BEGIN QUOTED PASSAGE
Classification & non-i.i.d. data
V1.0.0: © Aleksei Tiulpin, PhD, 2025
This notebook shows an end-to-end example on how one can compare two models on a test set where data has block-diagonal covariance (i.e. non-i.i.d. samples measured e.g. from the same patient)
Imports
[1]:
import stambo
import numpy as np
import matplotlib.pyplot as plt
from sklearn.neighbors import KNeighborsClassifier
from sklearn.linear_model import LogisticRegression
from sklearn.model_selection import StratifiedGroupKFold
SEED = 2025
stambo.__version__
[1]:
'0.1.4'
Generating synthetic data with block-diagonal covaraince
We use stambo’s synthetic dataset generation functionality to generate the dataset in question.
[2]:
# Example usage
M = 10 # Number of subjects
N = 400 # Total measurements
dim = 2 # Dimensionality of each measurement
mean_range = np.array((-5, 0)) # Each subject's mean is sampled from this range
base_cov = np.ones((dim, dim)) # Example structured covariance
res = 0
np.random.seed(SEED)
n_measurements_per_subj = stambo.synthetic.generate_n_measurements(M, N, random=True, d_temp=2)
data, subject_ids, _ = stambo.synthetic.generate_non_iid_measurements(n_measurements_per_subj, mean_range, base_cov)
[3]:
# Besides regenerating the data, we can also bootstrap the covariance matrix
plt.figure(figsize=(4, 4))
plt.imshow(data @ data.T)
plt.title("Subject-Level Covariance Structure")
plt.show()

[4]:
# Now we can generate the data for a classification task
# Shuffling the data
ind = np.random.choice(data.shape[0], size=data.shape[0], replace=False)
data = data[ind]
subject_ids = subject_ids[ind]
y = np.zeros(N)
END QUOTED PASSAGE
* _ASSIGNMENT A_
According to the notebook on classification with non-i.i.d. data, how many subjects does the synthetic dataset use?
* _ASSIGNMENT B_
Transcribe the part of the notebook on classification with non-i.i.d. data that begins with the words "plt.imshow(data @ data.T)" and ends after the words "y = np.zeros(N)".
* _ASSIGNMENT C_
Go on with the notebook on classification with non-i.i.d. data from the point where it stops.
BEGIN SUPPLIED INFORMATION
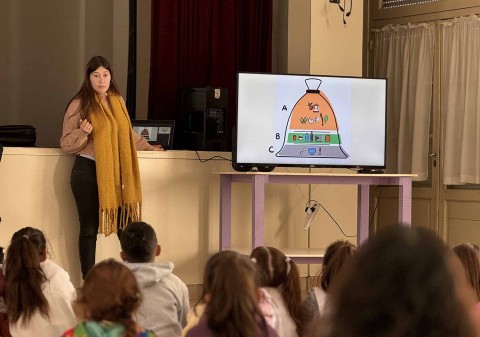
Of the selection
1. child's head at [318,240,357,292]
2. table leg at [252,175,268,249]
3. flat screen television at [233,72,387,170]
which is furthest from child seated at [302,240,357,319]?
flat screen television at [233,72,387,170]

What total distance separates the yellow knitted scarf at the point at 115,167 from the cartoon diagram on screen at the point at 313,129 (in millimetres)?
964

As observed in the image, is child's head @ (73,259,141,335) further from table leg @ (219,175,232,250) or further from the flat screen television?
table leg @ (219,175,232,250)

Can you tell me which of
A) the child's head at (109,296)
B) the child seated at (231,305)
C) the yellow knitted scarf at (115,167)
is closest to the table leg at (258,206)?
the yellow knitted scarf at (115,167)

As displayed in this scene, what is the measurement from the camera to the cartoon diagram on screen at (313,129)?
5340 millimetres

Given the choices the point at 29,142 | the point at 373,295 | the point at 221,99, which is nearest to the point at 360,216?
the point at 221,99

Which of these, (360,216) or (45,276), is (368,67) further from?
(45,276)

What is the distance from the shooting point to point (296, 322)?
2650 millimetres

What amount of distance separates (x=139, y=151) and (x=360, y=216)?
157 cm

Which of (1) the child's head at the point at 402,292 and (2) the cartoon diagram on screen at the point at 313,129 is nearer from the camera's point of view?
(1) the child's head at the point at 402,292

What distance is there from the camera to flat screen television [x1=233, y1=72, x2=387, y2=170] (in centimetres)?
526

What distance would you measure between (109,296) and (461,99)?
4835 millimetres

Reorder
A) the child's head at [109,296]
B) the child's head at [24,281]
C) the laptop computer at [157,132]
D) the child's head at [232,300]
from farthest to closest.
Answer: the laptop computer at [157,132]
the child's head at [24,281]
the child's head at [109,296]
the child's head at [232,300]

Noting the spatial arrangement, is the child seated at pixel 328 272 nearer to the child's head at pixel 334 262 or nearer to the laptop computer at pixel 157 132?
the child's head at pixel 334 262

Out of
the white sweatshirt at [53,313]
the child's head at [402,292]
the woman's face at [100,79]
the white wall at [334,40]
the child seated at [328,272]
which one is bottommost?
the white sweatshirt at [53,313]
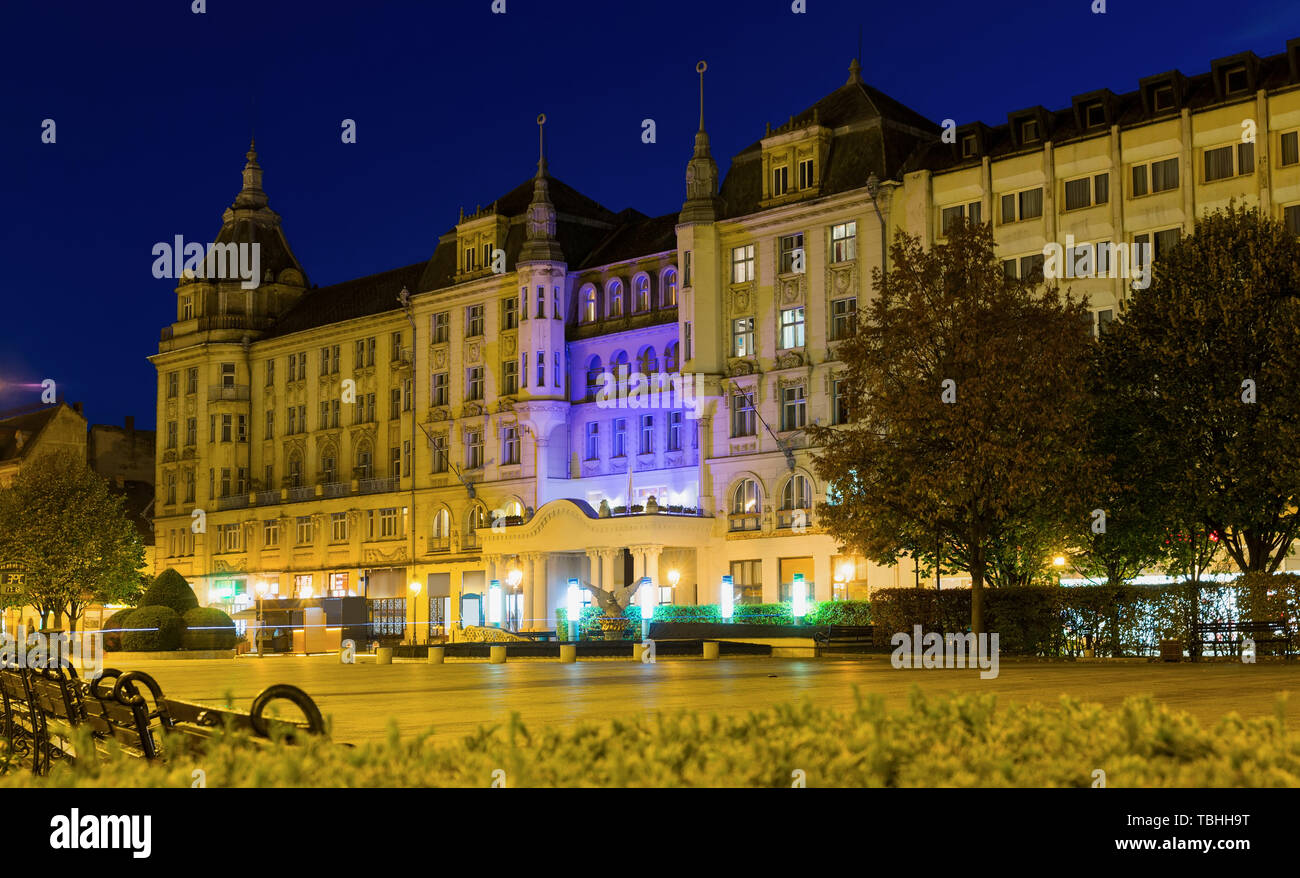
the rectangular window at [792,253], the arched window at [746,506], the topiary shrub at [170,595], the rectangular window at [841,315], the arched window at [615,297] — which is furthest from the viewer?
END SUPPLIED INFORMATION
* _FINAL ANSWER A_
Ten subjects.

* _FINAL ANSWER B_
plt.imshow(data @ data.T)
plt.title("Subject-Level Covariance Structure")
plt.show()

[4]:
# Now we can generate the data for a classification task
# Shuffling the data
ind = np.random.choice(data.shape[0], size=data.shape[0], replace=False)
data = data[ind]
subject_ids = subject_ids[ind]
y = np.zeros(N)

* _FINAL ANSWER C_
y[:int(N*0.3)] = 1
data[:int(N*0.3)] += np.random.randn(int(N*0.3), dim)+2
ind = np.random.choice(data.shape[0], size=data.shape[0], replace=False)
data = data[ind]
subject_ids = subject_ids[ind]
y = y[ind]
[5]:
plt.figure(figsize=(4, 4))
plt.scatter(data[:, 0], data[:, 1], c=y)
plt.show()

[6]:
gss = StratifiedGroupKFold(n_splits=3, shuffle=True, random_state=SEED)
train_idx, test_idx = next(gss.split(data, y, groups=subject_ids))
# Split the data into training and testing sets
X_train, X_test = data[train_idx], data[test_idx]
y_train, y_test = y[train_idx], y[test_idx]
groups_train, groups_test = subject_ids[train_idx], subject_ids[test_idx]
# Initialize classifiers
knn = KNeighborsClassifier(n_neighbors=5)
logreg = LogisticRegression()
# Train classifiers
knn.fit(X_train, y_train)
logreg.fit(X_train, y_train)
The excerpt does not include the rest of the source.